KREK
- Bristow, Oklahoma; United States;
- Frequency: 104.9 MHz
- Branding: SonLife Radio

Programming
- Format: Christian radio

Ownership
- Owner: Family Worship Center Church Inc.

History
- First air date: 1979

Technical information
- Licensing authority: FCC
- Facility ID: 5218
- Class: A
- ERP: 5,000 watts
- HAAT: 107 meters (351 ft)
- Transmitter coordinates: 35°47′11″N 96°27′35″W﻿ / ﻿35.78639°N 96.45972°W

Links
- Public license information: Public file; LMS;
- Website: sonlifetv.com

= KREK =

KREK (104.9 FM) is a radio station licensed to Bristow, Oklahoma. It airs a Christian radio format and is owned by Family Worship Center Church Inc. The station airs programming from SonLife Radio, founded by televangelist Jimmy Swaggart.

==History==
The station began broadcasting in 1979, and was owned by Big Chief Broadcasting Company of Bristow.
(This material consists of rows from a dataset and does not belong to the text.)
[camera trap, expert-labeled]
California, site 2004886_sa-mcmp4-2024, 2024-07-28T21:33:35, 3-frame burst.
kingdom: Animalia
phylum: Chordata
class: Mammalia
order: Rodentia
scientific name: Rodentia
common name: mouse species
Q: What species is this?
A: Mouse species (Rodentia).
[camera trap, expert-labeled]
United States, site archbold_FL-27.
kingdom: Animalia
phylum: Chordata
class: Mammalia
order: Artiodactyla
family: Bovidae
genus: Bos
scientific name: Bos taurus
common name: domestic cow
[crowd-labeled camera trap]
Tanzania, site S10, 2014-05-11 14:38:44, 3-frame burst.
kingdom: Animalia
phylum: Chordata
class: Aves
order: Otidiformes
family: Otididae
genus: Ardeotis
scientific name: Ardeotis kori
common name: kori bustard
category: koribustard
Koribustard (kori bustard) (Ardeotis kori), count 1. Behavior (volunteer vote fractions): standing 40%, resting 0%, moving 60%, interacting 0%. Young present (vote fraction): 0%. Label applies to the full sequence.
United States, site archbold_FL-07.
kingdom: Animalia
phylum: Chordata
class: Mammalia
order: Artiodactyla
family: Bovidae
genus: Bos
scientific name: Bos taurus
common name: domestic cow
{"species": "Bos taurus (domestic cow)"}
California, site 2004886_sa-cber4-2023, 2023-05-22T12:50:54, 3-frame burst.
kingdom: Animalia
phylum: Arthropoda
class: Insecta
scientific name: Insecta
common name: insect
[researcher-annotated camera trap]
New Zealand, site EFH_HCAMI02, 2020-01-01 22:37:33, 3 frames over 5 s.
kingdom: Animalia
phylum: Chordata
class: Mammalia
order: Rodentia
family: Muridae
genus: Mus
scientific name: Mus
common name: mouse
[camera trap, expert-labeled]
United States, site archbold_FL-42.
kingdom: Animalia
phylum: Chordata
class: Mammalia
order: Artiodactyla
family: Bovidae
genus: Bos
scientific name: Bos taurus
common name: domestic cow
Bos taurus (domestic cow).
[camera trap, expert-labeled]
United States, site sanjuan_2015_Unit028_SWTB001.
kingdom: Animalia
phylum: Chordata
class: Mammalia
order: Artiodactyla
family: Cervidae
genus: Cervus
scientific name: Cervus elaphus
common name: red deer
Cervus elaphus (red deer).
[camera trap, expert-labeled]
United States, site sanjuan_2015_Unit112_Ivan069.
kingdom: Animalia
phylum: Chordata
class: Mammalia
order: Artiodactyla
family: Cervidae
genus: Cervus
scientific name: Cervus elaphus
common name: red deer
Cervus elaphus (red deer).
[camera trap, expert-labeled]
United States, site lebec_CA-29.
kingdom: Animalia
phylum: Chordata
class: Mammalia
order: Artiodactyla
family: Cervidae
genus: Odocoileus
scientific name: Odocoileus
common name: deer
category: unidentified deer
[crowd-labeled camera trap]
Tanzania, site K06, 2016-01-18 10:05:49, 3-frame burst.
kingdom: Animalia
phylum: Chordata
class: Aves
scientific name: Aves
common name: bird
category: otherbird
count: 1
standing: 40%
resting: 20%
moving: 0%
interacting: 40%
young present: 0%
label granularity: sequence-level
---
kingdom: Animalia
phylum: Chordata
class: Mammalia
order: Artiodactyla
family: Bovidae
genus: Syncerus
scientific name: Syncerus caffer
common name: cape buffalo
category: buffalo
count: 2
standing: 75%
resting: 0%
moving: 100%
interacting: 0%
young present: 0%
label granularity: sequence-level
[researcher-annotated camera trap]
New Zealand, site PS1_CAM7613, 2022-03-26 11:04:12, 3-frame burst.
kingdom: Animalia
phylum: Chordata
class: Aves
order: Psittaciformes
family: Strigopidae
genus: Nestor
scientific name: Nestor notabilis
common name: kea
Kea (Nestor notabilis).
It originally had an ERP of 3,000 watts and increased power to 5,000 watts in 1996. It had long aired a country music format, and was branded "Stereo Country 105".

In 2014, the station was sold to Family Worship Center Church for $250,000, and it adopted its current Christian radio format. It airs programmng from SonLife Radio, founded by televangelist Jimmy Swaggart.